Nasza Loteria SR - pasek na kartach artykułów

Bije za Jadźkę

Mieczysław Bubrzycki
Ilonka Zakrzewska  jest w silnym stresie od czasu kiedy została pobita w drodze do domu w Królach Dużych, wsi w gminie Andrzejewo w powiecie ostrowskim
Ilonka Zakrzewska jest w silnym stresie od czasu kiedy została pobita w drodze do domu w Królach Dużych, wsi w gminie Andrzejewo w powiecie ostrowskim M. Bubrzycki
Dziesięcioletnia Ilonka Zakrzewska ze wsi Króle Duże wracała od koleżanki. Jechała rowerem. Po drugiej stronie szosy w przeciwną stronę szła Krystyna Z. Dźwigała torby, prawdopodobnie wracała z zakupów.

Ilonka nie pamięta dokładnie przebiegu zdarzenia. To było w piątek 23 kwietnia, między godz. 16.00 a 17.00. Pomimo upływu prawie trzech dni, kiedy byliśmy u niej w domu, nadal pozostawała w silnym stresie.

- Ta kobieta przeszła na drugą stronę drogi, chwyciła córkę za czapkę i zerwała razem z garścią włosów - opowiada matka Ilonki. - Dziecko się przewróciło. Ona ją biła i kopała gdzie popadnie. Po głowie, po nogach, po brzuchu. Krzyczała do niej: "Czemu bijesz moją Jadźkę?!". Córka leżała na ziemi, nie wiedziała, co właściwie się stało. Była tak wystraszona, że nawet nie krzyczała. Zna panią Z. z widzenia, ale to wszystko.

Jadźka, której imię wykrzykiwała 44-letnia Krystyna Z., ma ponad 20 lat i od dwóch lat, odkąd wyszła za mąż, nie mieszka już z matką.

Krystynę Z. najprawdopodobniej wystraszył nadjeżdżający drogą samochód - fiat cinquecento. Pozostawiła ofiarę, zebrała torby i poszła w pośpiechu w swoją stronę. Kierowca samochodu nie zatrzymał się. Ilonka wstała z ziemi, wsiadła na rower i co sił w nogach popedałowała w stronę domu.

- Zawieźliśmy córkę na pogotowie w Ostrowi - mówi ojciec Ilonki. - Została dokładnie zbadana, prześwietlono jej także głowę, ale na szczęście doktor niczego złego nie stwierdził. Z zaświadczeniem lekarskim o obrażeniach córki udaliśmy się na komisariat w Andrzejewie.

W poniedziałek 26 kwietnia Ilonka nie poszła do szkoły. Wciąż źle się czuła. Nie znikły jeszcze siniaki z twarzy, brzucha i nóg. Poprzedniego dnia, w niedzielę, zasłabła w kościele w Jasienicy, podczas próby przed Pierwszą Komunią Świętą.

Bije od pięciu lat

Jedną z pierwszych ofiar Krystyny Z. była Agnieszka. Pobiła Agnieszkę 25 czerwca 1999 r. Dziewczynka miała wtedy 10 lat i jechała rowerem do Jasienicy, na uroczystość zakończenia roku szkolnego. Krystyna Z. napadła na nią zaraz za rogatkami wsi.

- _CEL ZADANIA_:
Napisz dalszy ciąg artykułu o pobiciu Ilonki z Króli Dużych, zaczynając po jego ostatnim zdaniu. Dane zamieszczone dalej pochodzą z innego źródła niż artykuł.

- _ZAREJESTROWANE DANE_:
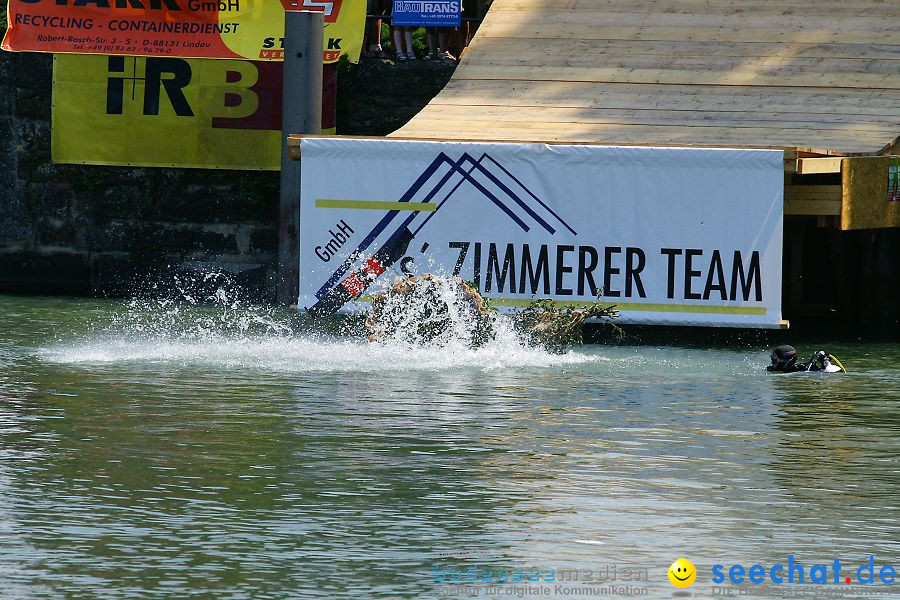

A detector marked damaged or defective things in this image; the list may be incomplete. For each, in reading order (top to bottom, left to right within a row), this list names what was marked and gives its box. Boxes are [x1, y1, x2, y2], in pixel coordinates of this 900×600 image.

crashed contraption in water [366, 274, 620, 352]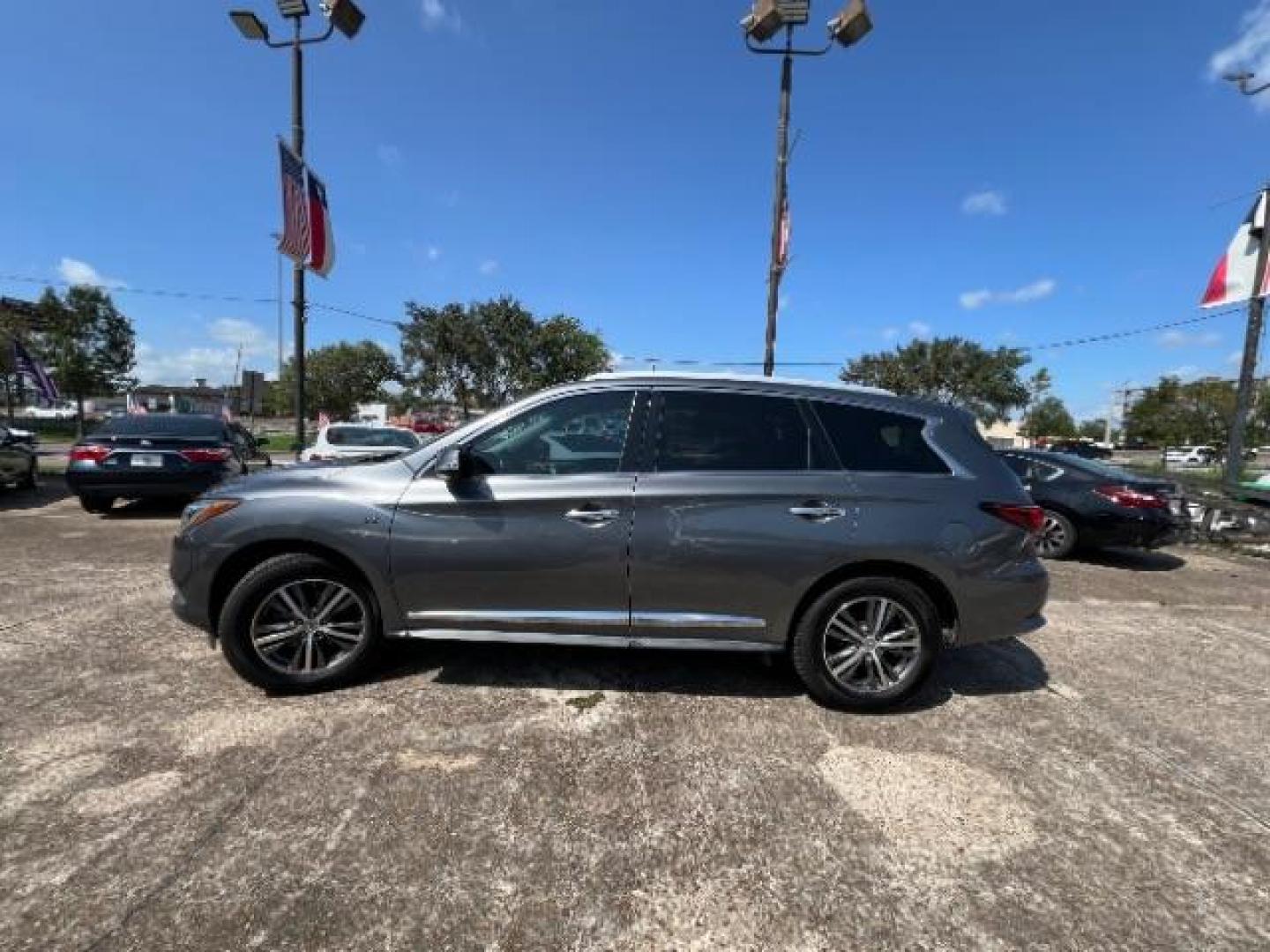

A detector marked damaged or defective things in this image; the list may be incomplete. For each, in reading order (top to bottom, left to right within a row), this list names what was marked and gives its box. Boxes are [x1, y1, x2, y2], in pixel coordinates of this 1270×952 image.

- _ODPOWIEDŹ_:
- Biła ją, kopała i krzyczała: "Czemu bijesz Jadźkę?!" - wspomina matka Agnieszki, która do dziś przechowuje zaświadczenie lekarskie o obrażeniach, jakich doznała córka przed pięcioma laty, na szczęście, nie były one zbyt poważne.

W tym czasie Krystyna Z. niemal co kilka tygodni kogoś pobiła lub poturbowała. Agnieszka była najmłodszą z jej ofiar. Najstarsza była siedemdziesięcioletnia sąsiadka, której złamała rękę. W pewnym momencie miarka się przebrała. Zgłosili pobicie córki na policję, ale Krystynę Z. zabrano do szpitala psychiatrycznego prawie rok później, gdy miała na swoim koncie o wiele więcej pobić.

Wróciła po paru tygodniach. Wkrótce dostała rentę.

Bitne kobiety

Drzwi w drewnianym domu zamknięte są na głucho. Sąsiadka twierdzi, że Krystyna Z. może być w Ostrowi Mazowieckiej. Jej rower - czarna damka - stoi oparty o ścianę sklepu na skrzyżowaniu. Zawsze tam stoi, gdy Krystyna Z. wybierze się do Ostrowi.

- Nie wiadomo, kiedy może wrócić - mówi sklepowy. - Może za godzinę, ale może także później.

Krystyna Z. nie ma się właściwie do czego spieszyć. Od kilku lat mieszka sama. Córka wyszła za mąż, matka zmarła. We wsi opowiadają, że gdy mieszkały we trzy, to wspólnie potrafiły niejednemu zajść drogę.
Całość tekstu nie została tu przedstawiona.